TUGAS YANG DIKERJAKAN>
1. Menurut teks tentang kebanggaan menjadi guru, apa pekerjaan ayah penulis?
2. Teruskan teks tentang kebanggaan menjadi guru mulai dari kalimat sesudah kalimat terakhirnya.

TEKS>
AKU BANGGA MENJADI GURU

Berita73 Dilihat

Oleh : Muslich Taman, Humas SMAN I Rumpin, Penulis Buku: Guru Sang Arsitek Masa Depan

DetikSR.id Bogor – Di antara sekian banyak karunia hidup yang telah Allah berikan kepadaku, salah satu yang paling agung dan selalu kusyukuri setiap saat adalah ketika Allah menakdirkanku untuk menjadi seorang guru.

Aku bukanlah anak dari seorang guru. Ayahku seorang petani, dan ibuku hanyalah ibu rumah tangga biasa. Dari tujuh bersaudara, hanya aku dan kakakku yang memilih untuk meniti jalan sebagai guru. Tak ada darah ‘pendidik’ yang mengalir dari kedua orangtuaku, namun mungkin inilah takdir terbaik yang Allah pilihkan. Sebuah takdir yang tak hanya membentuk jalan hidupku, tetapi juga membentuk cara pandang dan nilai-nilai yang kupegang teguh hingga hari ini.

BAHAN YANG TERSEDIA>
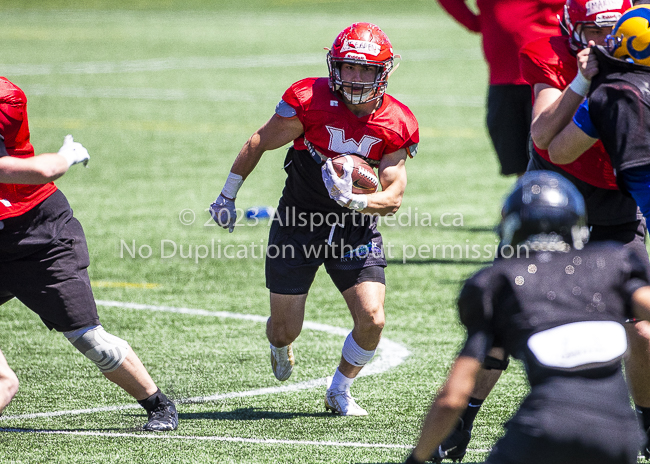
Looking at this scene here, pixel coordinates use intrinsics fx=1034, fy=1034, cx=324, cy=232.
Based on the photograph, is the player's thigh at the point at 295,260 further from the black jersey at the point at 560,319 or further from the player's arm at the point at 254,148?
the black jersey at the point at 560,319

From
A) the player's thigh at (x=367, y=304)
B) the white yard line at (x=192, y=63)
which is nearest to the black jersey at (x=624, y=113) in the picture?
the player's thigh at (x=367, y=304)

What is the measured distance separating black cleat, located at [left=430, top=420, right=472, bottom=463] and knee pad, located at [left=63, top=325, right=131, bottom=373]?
5.08ft

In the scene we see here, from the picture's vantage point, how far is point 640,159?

JAWABAN SETIAP TUGAS>
1. Ayah penulis seorang petani.

2.
Berbeda dengan istriku. Ia adalah sosok guru sejati yang lahir dari rahim keluarga guru. Ayahnya seorang guru, dan kelima saudara kandungnyapun menekuni profesi yang sama. Maka tak heran, suasana rumah tangga kami pun penuh dengan aroma ruang kelas dan dunia pendidikan. Ketika makan bersama, berdiskusi di ruang tamu, atau bahkan saat saling curhat menjelang tidur, topik obrolan kami selalu saja tak jauh dari dunia sekolah —kisah murid yang lucu, perilaku dan celotehan mereka yang ‘menggemaskan’, dinamika di ruang kelas, serta cerita suka duka menjadi guru dari sesama teman GTK yang mengajar di zaman now.

Menjadi Guru Adalah Anugerah.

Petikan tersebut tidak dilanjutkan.